● ASSIGNMENT
Reproduce exactly, and exclusively, the lines from the line containing "Как механики WRC" through the final line of the listing below.

● STORED DATA
· · ·

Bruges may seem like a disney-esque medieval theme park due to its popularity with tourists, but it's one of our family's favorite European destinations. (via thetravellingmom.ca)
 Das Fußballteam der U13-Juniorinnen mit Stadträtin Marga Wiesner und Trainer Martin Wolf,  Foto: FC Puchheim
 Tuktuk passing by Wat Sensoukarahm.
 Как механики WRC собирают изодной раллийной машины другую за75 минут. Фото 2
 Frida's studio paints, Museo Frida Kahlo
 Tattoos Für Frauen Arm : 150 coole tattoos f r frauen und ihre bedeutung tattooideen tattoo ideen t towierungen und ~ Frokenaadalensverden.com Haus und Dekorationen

· · ·

● RESPONSE TO THIS EXERCISE
 Как механики WRC собирают изодной раллийной машины другую за75 минут. Фото 2
 Frida's studio paints, Museo Frida Kahlo
 Tattoos Für Frauen Arm : 150 coole tattoos f r frauen und ihre bedeutung tattooideen tattoo ideen t towierungen und ~ Frokenaadalensverden.com Haus und Dekorationen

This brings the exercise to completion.